The simplest AI will not speak English, it will have a light that flashes "happy/unhappy". (The unhappy light may even be blue and fill the whole screen.)

>so you could, in theory, simply keep on adding memory and processors to simulate more and more neurons.

Not quite. Did you see that each neuron has an average of 7000 connections? "Adding" is not going to be so simple when you have to wire it to every other component. And I guarantee you that no two wires serve the same purpose.

Comment Re:Infinite complexity? (Score 1) 830

>100 billion neurons, each with something like seven thousand connections to other neurons.

Are you serious? 7000 connections?

With that many connections, virtually any sub-structures are possible. The neuron that handles Pamela Anderson can hand off that input to the big-boobs neuron as well as the fake-boobs neuron AND the limited-talent neuron (assuming they're not the same) and still have 6997 outputs left over.

By the time you get five neurons deep, you could have her entire career catalogued. Six if it's George Washington.

I think you just shattered the "mystery" here.

Comment Re:How has he made his living (Score 0, Flamebait) 337

>It's a shame that such a clearly talented and charismatic man has chosen a life of faux drama and hucksterism.

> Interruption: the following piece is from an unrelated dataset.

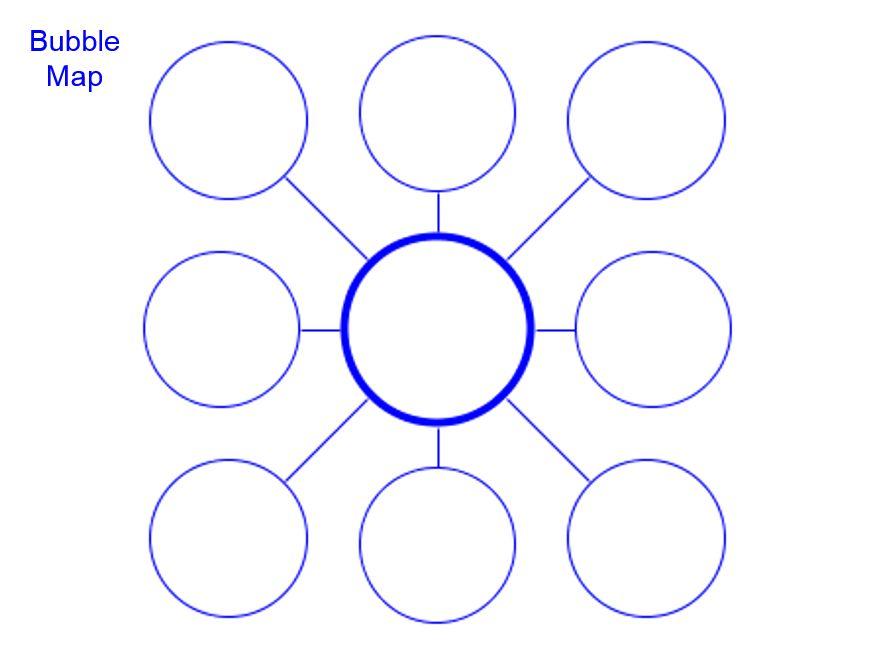 Template i-THINK | Alat Berfikir | Stuff that helps my students ...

Yes, but what's scary is how a shallow persona has become heroic to so many computer nerds. This is the first of many Assnagel threads on slashdot that have finally gotten around to leveling the guns at him.

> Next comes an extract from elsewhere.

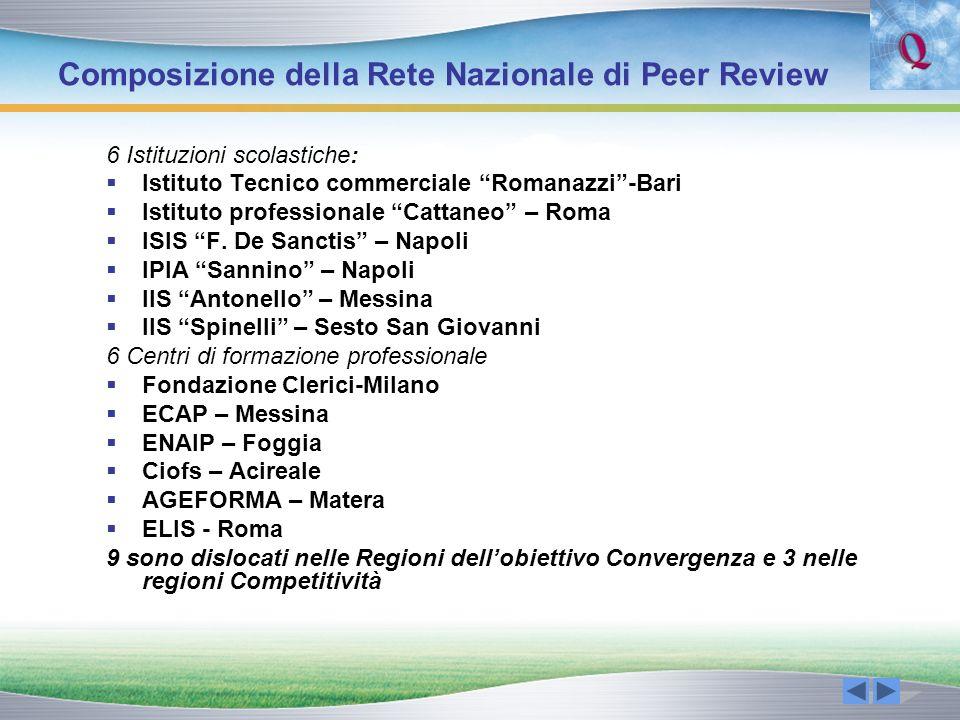 Composizione della Rete Nazionale di Peer Review 6 Istituzioni scolastiche: Istituto Tecnico commerciale Romanazzi-Bari Istituto professionale Cattane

I read a quote from a computer nerd a few days back that said, "It's impossible to be in computer security circles and not know people who are in Wikileaks."

But what does it mean to be "in" Wikileaks? It's one person. With a fanbase rivaling Justin Bieber's in temperament.

Comment Re:Oh puh-leeze. (Score 1) 378

> If in your view the iPhone was not innovative, how would you classify the Droid X and HTC EVO, et al?

Yeah but this article is not just saying that Apple is innovative. It also claims that IBM, Oracle, HP, Microsoft, and Cisco are shitbox companies that do nothing but eat sushi all day and wipe their asses with shares of stock.

The flaw in this article is that "innovation" = "consumer handheld devices" and there is no other type of innovation possible. Microsoft X-Box Live? Sorry, not handheld. IBM DB2 and Oracle databases? Sorry, not consumer-oriented.

Cisco 7000 series network switch (image)? But does it have multitouch?

Basically, if your company has a market cap of $200 billion and you embed accelerometers in electronic devices, then this guy says you're a "startup" who "innovates." If you do anything else that people find useful, then forget it, you can go fuck yourself.